Seismic Analysis of the 2017 Oroville Dam Spillway Erosion Crisis

The outflow channel of the northern California (USA) Oroville Dam suffered catastrophic erosion damage in February and March, 2017. High discharges released through the spillway (up to 3,000 m3/s) caused rapid spillway erosion, forming a deep chasm. A repeat LiDAR survey obtained from the California Department of Water Resources indicates that the chasm eroded to a depth of 48 meters. A three-component broadband seismometer (STS-1) operated by the Berkeley Digital Seismological Network recorded microseismic energy produced by the flowing water, providing a natural laboratory to test methods for seismically monitoring sudden catastrophic floods and erosion.

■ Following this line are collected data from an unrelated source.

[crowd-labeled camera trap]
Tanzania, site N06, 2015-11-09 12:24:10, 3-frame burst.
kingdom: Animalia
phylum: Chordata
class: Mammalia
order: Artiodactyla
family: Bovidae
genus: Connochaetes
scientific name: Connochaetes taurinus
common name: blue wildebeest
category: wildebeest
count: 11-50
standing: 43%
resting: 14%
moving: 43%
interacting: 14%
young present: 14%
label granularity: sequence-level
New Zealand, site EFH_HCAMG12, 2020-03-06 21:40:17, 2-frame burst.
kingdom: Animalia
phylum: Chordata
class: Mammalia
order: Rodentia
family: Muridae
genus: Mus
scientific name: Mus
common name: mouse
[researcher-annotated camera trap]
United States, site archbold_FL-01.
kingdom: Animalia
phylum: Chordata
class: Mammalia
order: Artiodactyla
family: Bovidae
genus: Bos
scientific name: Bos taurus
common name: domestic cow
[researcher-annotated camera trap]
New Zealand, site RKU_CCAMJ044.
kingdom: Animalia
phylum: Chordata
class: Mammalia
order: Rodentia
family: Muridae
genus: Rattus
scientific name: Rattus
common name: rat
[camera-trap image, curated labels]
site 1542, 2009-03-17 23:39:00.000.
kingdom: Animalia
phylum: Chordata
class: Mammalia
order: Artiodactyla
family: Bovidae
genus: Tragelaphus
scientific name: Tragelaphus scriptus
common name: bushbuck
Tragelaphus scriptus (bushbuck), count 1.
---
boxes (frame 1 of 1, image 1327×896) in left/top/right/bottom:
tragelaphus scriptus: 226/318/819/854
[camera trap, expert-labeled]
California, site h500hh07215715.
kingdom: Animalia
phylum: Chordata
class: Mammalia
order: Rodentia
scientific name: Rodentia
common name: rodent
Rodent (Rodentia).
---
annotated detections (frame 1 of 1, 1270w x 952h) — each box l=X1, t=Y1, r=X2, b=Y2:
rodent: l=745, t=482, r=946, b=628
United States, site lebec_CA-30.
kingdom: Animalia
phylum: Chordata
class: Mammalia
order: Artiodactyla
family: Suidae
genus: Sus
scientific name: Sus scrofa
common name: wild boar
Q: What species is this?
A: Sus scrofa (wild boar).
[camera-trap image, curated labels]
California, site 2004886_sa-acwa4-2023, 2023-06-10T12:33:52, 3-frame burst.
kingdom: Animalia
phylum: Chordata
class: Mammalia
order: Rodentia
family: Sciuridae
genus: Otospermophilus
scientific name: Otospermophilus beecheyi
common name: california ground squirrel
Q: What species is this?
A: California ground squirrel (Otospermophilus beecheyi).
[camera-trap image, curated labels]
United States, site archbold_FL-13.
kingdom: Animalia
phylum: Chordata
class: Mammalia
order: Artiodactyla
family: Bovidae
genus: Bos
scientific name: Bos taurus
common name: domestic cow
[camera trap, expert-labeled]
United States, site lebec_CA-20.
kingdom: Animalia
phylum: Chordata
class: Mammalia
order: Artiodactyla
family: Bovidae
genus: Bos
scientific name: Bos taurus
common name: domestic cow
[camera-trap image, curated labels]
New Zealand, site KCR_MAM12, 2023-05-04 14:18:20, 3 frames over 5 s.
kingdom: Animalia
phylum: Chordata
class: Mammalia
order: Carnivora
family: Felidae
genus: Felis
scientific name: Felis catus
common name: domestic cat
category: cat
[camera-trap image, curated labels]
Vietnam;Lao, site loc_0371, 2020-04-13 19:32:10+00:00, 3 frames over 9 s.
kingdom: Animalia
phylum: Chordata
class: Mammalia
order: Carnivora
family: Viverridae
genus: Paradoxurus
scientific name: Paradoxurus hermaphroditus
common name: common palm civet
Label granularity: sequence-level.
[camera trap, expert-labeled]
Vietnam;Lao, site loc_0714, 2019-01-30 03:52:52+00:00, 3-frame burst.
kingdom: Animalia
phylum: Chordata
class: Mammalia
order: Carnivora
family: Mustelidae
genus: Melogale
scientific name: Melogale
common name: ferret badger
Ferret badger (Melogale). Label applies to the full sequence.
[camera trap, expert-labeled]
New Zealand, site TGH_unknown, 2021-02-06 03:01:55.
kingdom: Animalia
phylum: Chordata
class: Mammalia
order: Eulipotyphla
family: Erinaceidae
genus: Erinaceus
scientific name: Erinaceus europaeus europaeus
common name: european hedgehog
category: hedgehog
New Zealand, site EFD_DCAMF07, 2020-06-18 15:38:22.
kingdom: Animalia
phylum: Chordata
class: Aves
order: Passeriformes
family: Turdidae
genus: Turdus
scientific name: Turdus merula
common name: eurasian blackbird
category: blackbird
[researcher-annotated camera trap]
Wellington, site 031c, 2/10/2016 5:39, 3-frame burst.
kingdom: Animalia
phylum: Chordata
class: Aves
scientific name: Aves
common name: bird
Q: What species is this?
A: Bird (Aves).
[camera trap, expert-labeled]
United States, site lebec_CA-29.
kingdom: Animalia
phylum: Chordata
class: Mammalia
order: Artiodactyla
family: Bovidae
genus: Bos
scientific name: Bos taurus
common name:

In this study, we evaluate the three-component waveforms recorded during five constant-discharge periods - before, during, and after the spillway crisis - each of which had a different channel geometry. We apply frequency-dependent polarization analysis (FDPA; following Park, 1987), which characterizes particle motion at each frequency. The method is based on principal component analysis on a spectral covariance matrix in one-hour windows and it produces the horizontal azimuth, vertical tilt, horizontal phase, and vertical phase of the dominant particle motion. The results indicate a greater vertical component (perhaps roughness-induced) of power at a broad range of frequencies at a given discharge after the formation of the chasm. As the outflow crater developed, the back-azimuth of the primary source of seismic energy changed from the nearby Thermalito Diversion Pool (188 degrees) to the center of the outflow channel (170 degrees). To further analyze FDPA results, we apply the 2D spectral-element solver package SPECFEM2D (Tromp et al. 2008), and find that local topography should be considered when interpreting the surface waveforms predicted by FDPA results. This research suggests that monitoring changing channel geometry and erosion in large-scale flood events may be enhanced by seismic FDPA analysis. The results of this work are compared and contrasted with 3-component seismic observations of cobble-bed stream floods in Maryland.